The Fire Phone Is Officially a Failure


One of the unique features on the Fire Phone is “Dynamic Perspective.” Inside certain apps, this visual trick is applied to give onscreen objects a sense of depth and a 3-D look.

One of the unique features on the Fire Phone is “Dynamic Perspective.” Inside certain apps, this visual trick is applied to give onscreen objects a sense of depth and a 3-D look. Ariel Zambelich/WIRED



Amazon’s Fire phone now only costs $1 if you buy it with a 2-year AT&T contract. That’s a $198 discount over what it cost yesterday. If only it had been priced at $1 when it launched in July, perhaps it wouldn’t have been such a failure.
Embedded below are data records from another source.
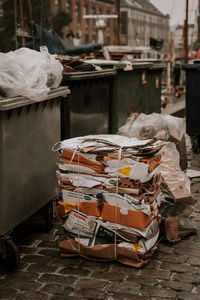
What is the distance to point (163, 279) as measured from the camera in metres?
3.41

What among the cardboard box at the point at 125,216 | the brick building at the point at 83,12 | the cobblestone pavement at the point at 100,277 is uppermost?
the brick building at the point at 83,12

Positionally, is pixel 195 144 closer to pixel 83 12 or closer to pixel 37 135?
pixel 37 135

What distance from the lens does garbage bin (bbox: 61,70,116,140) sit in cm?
515

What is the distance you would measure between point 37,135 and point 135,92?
12.3 feet

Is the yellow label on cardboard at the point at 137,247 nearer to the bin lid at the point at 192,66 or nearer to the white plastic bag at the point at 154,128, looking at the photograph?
the white plastic bag at the point at 154,128

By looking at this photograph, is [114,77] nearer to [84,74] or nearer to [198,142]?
[84,74]

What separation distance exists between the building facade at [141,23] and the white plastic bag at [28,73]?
263ft

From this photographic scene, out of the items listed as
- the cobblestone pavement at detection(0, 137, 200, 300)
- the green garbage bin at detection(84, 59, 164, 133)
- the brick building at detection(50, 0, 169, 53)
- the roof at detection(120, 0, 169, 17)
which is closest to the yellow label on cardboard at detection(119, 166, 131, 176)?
the cobblestone pavement at detection(0, 137, 200, 300)

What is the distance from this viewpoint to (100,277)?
3443mm

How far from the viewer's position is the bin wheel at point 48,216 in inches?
172

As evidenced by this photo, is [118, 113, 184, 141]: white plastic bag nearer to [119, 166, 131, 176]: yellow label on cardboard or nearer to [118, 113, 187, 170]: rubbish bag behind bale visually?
[118, 113, 187, 170]: rubbish bag behind bale

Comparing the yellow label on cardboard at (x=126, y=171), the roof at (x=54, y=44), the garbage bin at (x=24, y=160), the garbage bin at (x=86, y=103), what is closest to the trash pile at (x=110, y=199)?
the yellow label on cardboard at (x=126, y=171)

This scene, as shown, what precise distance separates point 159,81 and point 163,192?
4443 mm

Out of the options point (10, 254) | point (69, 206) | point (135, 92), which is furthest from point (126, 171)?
point (135, 92)
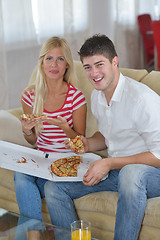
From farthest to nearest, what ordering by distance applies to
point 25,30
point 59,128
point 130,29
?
point 130,29, point 25,30, point 59,128

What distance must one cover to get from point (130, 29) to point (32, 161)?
4032 millimetres

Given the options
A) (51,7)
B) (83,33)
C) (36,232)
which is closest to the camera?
(36,232)

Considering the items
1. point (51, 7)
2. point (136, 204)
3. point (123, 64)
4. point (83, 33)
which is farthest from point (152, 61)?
point (136, 204)

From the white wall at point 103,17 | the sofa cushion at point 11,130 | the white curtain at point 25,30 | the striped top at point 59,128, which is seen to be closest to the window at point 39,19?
the white curtain at point 25,30

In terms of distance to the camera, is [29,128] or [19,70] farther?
[19,70]

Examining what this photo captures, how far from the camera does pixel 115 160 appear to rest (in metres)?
1.69

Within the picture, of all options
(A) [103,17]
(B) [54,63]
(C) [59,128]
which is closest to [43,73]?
(B) [54,63]

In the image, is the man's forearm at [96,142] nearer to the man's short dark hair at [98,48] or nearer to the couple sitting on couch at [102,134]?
the couple sitting on couch at [102,134]

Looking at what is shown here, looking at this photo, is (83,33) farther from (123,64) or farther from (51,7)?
(123,64)

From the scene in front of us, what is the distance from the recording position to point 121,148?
71.1 inches

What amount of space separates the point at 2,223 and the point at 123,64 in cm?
417

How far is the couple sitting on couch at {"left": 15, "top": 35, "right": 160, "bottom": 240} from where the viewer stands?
1584 millimetres

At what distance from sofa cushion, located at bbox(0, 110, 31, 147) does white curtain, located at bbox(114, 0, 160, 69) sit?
335cm

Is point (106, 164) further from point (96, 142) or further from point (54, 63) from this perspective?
point (54, 63)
Although Amazon isn’t releasing official numbers on units sold, the company did mention in its Q3 report today that it’s taking a $170 million charge on inventory commitments, and that the massive hit is largely due the Fire phone’s dismal sales. The company said it’s currently stuck with $83 million worth of unsold Fire phones. That’s a whole lot of phones sitting in warehouses, looking for good homes.


The Fire phone had potential, and could have at least broken even. But it started out with a few key (and seemingly obvious) mistakes. Most critically, it was overpriced for what it offered. Even with the one-year membership of Amazon Prime (valued at $99), it failed to deliver what consumers want: quality apps on quality hardware. By loading the phone with a stripped-down, custom version of Android, Amazon limited Fire users to a small app store and its own pre-installed software. Also, the phone feels cheap and flimsy when compared to an iPhone or other similarly priced Android devices.


To offset those shortcomings, Amazon loaded the Fire phone with a colorful and flashy interface that uses four cameras to give the homescreen a 3D-ish trick called “Dynamic Perspective.” The Fire phone also got another trick: Firefly, a custom app that helps you buy things by just pointing the camera at the object you want to load into your Amazon cart.


Although interesting on a technical level, the gimmicks didn’t pay off. The Dynamic Perspective trick is not particularly attractive. And Firefly is just plain creepy, too close to advertising. Smartphones have become a combination of a little black book, an entertainment device, and a social companion, so paying $200 for a phone who’s only real unique feature was to serve as a vehicle for buying things was a non-starter.


The Fire phone’s product page at Amazon lists over 3,000 user reviews, mostly negative—the average rating is two out of five stars.